[…]Era già da un po’ che se ne dibatteva, ma fu esattamente dal settembre del 1904 che a Berlino Hans, detto Clever (l’intelligente), diede il via ad una delle più accese controversie scientifiche dell’epoca, e non solo in Germania. Secondo il suo proprietario, quel cavallo, usando lo zoccolo di una sua zampa anteriore, sapeva rispondere correttamente a problemi aritmetici complessi, riconoscere le carte da gioco, comporre le lettere di una parola, indicare la data del giorno…Si trattava di una truffa? Di una scoperta rivoluzionaria sull’intelligenza animale? O Forse Hans aveva insospettate capacità telepatiche? Fu nominata una commissione di esperti e, in un primo tempo, gli vennero effettivamente riconosciute straordinarie capacità intellettive. D’altronde l’animale sapeva risolvere i problemi perfino in assenza del suo proprietario-addestratore. Uno scienziato, Oskar Pfungst, però non si arrese e finì col dimostrare che Hans rispondeva correttamente solo se tra le persone presenti ce n’era almeno una che conosceva la soluzione. Altrimenti batteva la zoccolo a casaccio. Un vero disastro. Risultò in definitiva che l’animale aveva una sensibilità straordinaria, tale da percepire minimi segnali inconsciamente emessi da quella persona. Movimenti del capo o degli occhi, modificazioni del respiro…cose così. Niente calcoli complicati, nessuna capacità di linguaggio. Il fatto è che certi animali, semplicemente, sanno cogliere segnali per noi impercettibili che poi, intelligentemente, trasformano in istruzioni. Un autoaddestramento che può avvenire, e questo era il caso di Hans, senza la complicità del proprietario. Una scoperta, ho detto, che ha lasciato il segno; ne ha lasciati, in realtà, più d’uno.

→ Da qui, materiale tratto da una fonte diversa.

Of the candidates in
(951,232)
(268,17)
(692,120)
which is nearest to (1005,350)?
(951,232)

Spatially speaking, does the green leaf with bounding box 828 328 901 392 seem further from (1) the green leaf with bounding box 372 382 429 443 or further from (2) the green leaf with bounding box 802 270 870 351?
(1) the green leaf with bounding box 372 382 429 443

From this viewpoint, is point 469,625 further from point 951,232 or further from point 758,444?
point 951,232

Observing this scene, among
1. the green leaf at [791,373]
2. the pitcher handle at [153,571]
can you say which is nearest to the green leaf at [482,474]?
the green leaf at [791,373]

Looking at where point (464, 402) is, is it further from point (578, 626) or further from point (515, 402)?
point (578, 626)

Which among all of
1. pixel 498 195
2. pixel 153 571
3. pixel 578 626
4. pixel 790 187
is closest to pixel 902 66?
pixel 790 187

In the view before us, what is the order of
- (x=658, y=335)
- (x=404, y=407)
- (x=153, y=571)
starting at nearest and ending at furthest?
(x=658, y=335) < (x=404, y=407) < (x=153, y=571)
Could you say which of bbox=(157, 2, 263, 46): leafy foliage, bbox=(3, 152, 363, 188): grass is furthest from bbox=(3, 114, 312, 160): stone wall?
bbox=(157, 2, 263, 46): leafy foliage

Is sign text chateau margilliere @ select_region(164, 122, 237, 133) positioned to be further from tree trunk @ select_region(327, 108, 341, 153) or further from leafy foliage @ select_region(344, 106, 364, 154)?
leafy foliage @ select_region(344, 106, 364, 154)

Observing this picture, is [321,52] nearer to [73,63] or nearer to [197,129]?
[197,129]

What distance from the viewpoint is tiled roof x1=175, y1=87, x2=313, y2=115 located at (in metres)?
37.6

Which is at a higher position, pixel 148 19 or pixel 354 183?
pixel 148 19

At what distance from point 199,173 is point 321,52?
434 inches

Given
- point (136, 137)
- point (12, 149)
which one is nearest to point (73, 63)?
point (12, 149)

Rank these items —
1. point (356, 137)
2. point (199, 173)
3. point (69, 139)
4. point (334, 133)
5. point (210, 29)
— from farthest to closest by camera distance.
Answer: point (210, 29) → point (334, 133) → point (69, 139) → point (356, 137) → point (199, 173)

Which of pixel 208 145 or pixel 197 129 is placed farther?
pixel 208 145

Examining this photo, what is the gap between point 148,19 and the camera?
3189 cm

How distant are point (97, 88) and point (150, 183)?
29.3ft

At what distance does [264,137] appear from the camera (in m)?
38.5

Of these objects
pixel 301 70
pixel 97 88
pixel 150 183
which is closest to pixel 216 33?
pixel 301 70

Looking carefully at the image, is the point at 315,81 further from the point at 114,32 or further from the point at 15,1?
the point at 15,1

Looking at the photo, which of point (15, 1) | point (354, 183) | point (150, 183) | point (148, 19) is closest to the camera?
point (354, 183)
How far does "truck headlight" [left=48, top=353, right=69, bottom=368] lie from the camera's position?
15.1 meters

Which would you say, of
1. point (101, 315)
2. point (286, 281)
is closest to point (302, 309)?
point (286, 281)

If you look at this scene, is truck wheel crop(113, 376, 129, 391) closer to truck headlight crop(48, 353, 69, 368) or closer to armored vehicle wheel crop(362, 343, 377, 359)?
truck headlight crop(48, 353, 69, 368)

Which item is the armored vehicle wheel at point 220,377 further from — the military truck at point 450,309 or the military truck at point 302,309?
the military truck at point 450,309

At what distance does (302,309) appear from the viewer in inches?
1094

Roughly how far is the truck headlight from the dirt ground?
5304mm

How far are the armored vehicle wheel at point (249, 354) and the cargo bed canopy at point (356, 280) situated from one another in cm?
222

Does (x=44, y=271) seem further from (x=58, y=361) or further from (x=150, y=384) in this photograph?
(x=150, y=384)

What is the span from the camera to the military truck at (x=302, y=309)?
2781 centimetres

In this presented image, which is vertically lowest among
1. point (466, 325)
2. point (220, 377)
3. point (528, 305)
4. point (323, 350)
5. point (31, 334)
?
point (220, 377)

Il primo, d’ordine applicativo, è la rivoluzione, ancora in corso, nel modo di domare i cavalli. Da sempre questi animali vengono soggiogati trattandoli duramente, diciamo pure con una certa crudeltà. Si ottiene così la loro sottomissione: si sono arresi e, abtorto collo, fanno quello che gli si chiede. Il trattamento, però, spegne, almeno per un po’, la loro intelligenza e la loro volontà coopertaiva. Sussurrando ai cavalli (come nel film e nell’altrettanto famoso libro), ossia ben dosando l’indispensabile autorità con dolcezza, è invece possibile ottenere molto di più. Mi viene in mente, al proposito, quanto scrissero Peter e Mary Medewar, due grandi biologi: «La proverbiale cocciutaggine di cavalli, asini e muli non va attribuita a niente di più profondo del loro uso da parte di persone insensibili agli animali e indifferenti al loro benessere». C’è molta verità in questa semplice frase.[…] È possibile sviluppare molti ragionamenti sulla strana storia di Hans. Soprattutto interessante è un’ipotesi interpretativa, parzialmente alternativa, divertente per la sua verosimiglianza. Nasce dal fatto che attualmente si sa, presto lo scopriremo, che certi mammiferi e uccelli possiedono una primitiva abilità matematica. Finché si sta sotto la decina se la cavano piuttosto bene: sanno contare e imparano a fare qualche piccolo calcolo. Non è perciò improbabile (per la verità ci aveva già pensato Oskar Pfungst) che Hans, all’inizio, rispondesse correttamente perché effettivamente sapeva un po’ contare e calcolare; che poi, però, avesse trovato più comodo o, per meglio dire, più intelligente, «leggere i segni». Chiaro: a quel punto era lo stesso rispondere a quesiti semplici, alla sua portata, oppure estremamente difficili, come fare radici quadrate o risolvere equazioni. D’altronde, non abbiamo disimparato anche noi, che proprio scemi non siamo, a far di conto da quando hanno inventato le calcolatrici?
Danilo Mainardi, Nella mente degli animali, Edizioni Mondolibri, 2006 p. 75-78.